Les concepts ont une mémoire

« ne pas dissocier le problème du sujet de la politique de démocratisation, de l’historicité des instruments conceptuels qu’on utilise pour le poser, et (…) tenir compte de la complexité de cette histoire : une histoire théorique bien sûr, mais toujours déjà affectée intérieurement par l’histoire sociale, économique, politique, idéologique, qui en oriente les significations, les fait bifurquer ou les bouleverse en fonction des revirements des conjonctures. Cela revient à dire que les concepts dans lesquels on interroge les modes de subjectivation dans l’espace politique sont toujours marqués par les conjonctures dans lesquels ils ont été forgés ou transformés, marqués aussi par les effets non théoriques qu’ils produisent dès lors qu’ils s’incorporent dans des institutions, des organisations, des agents collectifs qui se les approprient dans leurs pratiques. Les concepts ont une mémoire, seulement cette mémoire n’est pas purement conceptuelle. En ce sens les concepts de la pensée politique ne sont jamais « purs », et c’est leur impureté spécifique qui doit être précisément analysée : par quoi se définit une position matérialiste dans la pensée politique. »

Travail demandé
Dans le texte sur la mémoire des concepts, qu'est-ce qui définit une position matérialiste dans la pensée politique ?

Entrées de données extraites

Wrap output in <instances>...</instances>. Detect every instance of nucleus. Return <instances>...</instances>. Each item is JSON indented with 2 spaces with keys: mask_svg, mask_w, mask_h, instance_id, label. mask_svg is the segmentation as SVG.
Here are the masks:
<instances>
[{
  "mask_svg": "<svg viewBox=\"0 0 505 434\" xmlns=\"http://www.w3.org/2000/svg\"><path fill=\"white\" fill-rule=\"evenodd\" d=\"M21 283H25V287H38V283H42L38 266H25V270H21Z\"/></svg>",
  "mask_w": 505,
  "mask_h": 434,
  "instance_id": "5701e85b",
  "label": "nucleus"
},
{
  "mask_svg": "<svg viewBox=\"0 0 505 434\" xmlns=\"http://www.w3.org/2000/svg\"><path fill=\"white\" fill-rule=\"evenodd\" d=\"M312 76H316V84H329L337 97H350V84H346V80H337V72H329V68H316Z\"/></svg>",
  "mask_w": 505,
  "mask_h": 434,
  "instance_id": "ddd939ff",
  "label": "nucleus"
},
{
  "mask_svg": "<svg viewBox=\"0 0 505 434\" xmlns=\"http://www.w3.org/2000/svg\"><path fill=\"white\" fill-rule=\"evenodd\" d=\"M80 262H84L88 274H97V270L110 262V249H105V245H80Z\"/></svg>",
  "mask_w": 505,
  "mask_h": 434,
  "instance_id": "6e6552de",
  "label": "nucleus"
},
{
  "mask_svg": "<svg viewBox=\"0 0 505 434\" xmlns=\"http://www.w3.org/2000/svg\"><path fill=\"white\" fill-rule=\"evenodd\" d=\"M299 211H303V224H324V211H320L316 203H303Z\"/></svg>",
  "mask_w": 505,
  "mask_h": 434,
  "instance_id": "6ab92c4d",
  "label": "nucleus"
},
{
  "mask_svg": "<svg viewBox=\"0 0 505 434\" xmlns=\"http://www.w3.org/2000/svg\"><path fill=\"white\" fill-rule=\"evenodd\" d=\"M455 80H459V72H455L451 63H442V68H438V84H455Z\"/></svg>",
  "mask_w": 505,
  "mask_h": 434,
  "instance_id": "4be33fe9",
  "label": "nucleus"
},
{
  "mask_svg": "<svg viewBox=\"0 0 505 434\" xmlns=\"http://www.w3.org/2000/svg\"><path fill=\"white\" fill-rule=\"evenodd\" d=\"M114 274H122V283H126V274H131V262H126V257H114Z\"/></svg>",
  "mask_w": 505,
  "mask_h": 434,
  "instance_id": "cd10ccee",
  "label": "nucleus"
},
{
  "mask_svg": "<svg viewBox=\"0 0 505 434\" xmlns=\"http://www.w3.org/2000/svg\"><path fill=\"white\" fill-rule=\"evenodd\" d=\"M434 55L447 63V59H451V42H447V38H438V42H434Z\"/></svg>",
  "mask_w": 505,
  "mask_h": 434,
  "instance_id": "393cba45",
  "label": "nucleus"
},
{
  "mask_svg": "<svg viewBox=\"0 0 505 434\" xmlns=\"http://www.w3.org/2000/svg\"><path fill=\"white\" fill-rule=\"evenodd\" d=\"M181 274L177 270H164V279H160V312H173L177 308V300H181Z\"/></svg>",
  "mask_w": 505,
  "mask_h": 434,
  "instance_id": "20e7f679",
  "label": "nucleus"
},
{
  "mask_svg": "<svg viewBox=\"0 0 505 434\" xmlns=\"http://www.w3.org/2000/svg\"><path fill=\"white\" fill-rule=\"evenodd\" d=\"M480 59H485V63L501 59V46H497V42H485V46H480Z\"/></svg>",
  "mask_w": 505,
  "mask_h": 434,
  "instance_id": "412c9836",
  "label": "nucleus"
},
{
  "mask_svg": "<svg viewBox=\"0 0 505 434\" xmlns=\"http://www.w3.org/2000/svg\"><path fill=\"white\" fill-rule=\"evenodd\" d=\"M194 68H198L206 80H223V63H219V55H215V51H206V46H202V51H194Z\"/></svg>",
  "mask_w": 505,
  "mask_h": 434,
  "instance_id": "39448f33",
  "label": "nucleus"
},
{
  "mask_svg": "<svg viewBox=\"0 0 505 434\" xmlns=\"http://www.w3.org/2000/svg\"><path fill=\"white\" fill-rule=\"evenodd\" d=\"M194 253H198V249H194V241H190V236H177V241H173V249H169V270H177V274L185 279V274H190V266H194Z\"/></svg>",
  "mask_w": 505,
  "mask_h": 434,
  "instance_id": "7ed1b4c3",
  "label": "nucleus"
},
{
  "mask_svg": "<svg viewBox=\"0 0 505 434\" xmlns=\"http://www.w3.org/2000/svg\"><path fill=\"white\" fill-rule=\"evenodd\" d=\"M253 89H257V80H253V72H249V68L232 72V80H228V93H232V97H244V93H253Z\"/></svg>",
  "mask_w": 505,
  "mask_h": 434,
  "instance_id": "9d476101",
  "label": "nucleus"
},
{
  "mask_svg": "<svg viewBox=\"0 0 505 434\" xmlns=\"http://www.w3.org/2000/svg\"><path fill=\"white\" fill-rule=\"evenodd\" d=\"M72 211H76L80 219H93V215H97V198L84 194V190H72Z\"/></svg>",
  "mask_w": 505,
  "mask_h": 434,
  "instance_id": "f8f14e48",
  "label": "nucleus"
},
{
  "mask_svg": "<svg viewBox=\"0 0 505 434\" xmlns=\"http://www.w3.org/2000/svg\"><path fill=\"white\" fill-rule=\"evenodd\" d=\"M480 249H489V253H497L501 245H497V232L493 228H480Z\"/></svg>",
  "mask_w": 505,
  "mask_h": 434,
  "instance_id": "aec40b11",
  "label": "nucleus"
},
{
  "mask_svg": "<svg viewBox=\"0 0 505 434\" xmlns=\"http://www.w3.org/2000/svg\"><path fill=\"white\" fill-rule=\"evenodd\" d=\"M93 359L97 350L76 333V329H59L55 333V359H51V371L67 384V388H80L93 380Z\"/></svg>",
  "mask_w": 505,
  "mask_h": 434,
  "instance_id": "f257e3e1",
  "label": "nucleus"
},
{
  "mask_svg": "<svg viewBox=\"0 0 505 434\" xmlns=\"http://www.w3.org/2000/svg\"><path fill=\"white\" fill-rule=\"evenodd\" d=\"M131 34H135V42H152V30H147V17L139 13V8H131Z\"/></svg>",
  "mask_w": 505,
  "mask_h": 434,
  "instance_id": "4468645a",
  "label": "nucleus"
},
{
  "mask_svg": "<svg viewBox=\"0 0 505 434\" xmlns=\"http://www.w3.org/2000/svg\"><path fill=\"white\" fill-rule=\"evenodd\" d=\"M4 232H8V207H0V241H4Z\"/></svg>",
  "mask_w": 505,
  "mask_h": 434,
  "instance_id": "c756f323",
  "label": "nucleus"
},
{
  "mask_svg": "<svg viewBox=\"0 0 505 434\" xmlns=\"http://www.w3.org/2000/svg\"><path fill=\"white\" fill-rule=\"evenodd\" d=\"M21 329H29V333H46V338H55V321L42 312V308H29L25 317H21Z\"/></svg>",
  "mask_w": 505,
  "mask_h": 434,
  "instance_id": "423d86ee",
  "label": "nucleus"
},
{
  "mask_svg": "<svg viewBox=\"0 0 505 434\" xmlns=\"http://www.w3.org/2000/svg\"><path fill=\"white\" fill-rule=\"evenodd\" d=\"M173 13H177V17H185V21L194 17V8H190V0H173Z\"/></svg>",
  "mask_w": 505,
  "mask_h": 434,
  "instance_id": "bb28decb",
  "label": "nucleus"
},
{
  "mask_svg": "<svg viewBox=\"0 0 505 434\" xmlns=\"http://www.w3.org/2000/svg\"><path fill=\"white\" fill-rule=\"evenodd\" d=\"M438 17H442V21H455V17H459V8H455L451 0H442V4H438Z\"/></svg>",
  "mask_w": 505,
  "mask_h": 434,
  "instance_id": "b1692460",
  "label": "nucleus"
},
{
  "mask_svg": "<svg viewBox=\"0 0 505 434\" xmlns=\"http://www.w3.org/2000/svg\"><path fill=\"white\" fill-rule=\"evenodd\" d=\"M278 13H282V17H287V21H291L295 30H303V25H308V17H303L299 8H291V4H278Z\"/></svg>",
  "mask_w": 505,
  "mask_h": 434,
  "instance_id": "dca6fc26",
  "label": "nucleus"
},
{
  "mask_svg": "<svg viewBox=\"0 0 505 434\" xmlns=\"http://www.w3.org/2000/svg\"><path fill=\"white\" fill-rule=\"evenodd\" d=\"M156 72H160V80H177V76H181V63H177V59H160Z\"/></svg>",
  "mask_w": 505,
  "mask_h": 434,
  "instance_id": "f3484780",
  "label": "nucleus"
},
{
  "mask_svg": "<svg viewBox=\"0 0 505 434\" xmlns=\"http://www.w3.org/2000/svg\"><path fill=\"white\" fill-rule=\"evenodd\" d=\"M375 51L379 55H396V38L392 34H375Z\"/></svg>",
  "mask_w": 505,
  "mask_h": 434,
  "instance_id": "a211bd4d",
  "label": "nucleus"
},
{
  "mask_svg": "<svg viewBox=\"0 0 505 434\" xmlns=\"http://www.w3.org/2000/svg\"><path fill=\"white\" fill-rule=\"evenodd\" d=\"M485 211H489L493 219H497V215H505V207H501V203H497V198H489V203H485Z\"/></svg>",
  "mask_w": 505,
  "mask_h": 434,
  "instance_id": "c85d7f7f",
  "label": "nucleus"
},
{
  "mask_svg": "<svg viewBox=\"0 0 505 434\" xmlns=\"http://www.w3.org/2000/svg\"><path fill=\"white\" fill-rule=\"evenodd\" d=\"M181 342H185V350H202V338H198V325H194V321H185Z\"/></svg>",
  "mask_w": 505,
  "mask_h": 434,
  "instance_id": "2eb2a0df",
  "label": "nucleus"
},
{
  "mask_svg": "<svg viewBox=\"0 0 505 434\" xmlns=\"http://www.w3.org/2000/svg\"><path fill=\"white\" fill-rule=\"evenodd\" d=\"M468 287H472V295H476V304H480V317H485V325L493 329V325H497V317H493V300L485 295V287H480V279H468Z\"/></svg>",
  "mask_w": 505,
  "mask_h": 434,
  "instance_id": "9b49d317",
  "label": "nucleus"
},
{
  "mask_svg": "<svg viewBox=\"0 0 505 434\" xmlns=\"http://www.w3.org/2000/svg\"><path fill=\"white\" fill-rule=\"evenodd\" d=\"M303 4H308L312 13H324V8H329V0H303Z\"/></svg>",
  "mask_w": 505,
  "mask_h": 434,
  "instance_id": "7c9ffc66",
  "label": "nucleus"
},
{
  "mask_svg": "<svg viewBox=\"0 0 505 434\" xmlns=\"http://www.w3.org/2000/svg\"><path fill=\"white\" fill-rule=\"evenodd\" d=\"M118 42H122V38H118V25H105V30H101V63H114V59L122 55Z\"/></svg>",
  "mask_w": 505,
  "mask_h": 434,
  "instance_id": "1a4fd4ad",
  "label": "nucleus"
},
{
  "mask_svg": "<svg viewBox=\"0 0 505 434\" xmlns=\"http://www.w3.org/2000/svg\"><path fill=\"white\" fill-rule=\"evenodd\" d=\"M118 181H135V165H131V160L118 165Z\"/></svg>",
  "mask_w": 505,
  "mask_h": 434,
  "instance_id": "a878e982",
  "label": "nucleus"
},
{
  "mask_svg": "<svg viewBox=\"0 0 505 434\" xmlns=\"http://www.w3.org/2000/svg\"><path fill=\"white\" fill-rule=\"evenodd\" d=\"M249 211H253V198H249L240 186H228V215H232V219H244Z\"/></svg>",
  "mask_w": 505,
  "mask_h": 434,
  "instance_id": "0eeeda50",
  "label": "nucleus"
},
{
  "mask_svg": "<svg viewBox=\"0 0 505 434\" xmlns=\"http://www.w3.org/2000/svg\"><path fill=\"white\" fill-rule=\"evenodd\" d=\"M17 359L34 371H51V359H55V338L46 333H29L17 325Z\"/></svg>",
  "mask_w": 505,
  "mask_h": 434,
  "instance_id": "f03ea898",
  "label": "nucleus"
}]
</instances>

Corrigé de l'exercice
Elle se définit par l'analyse précise de l'impureté spécifique des concepts de la pensée politique.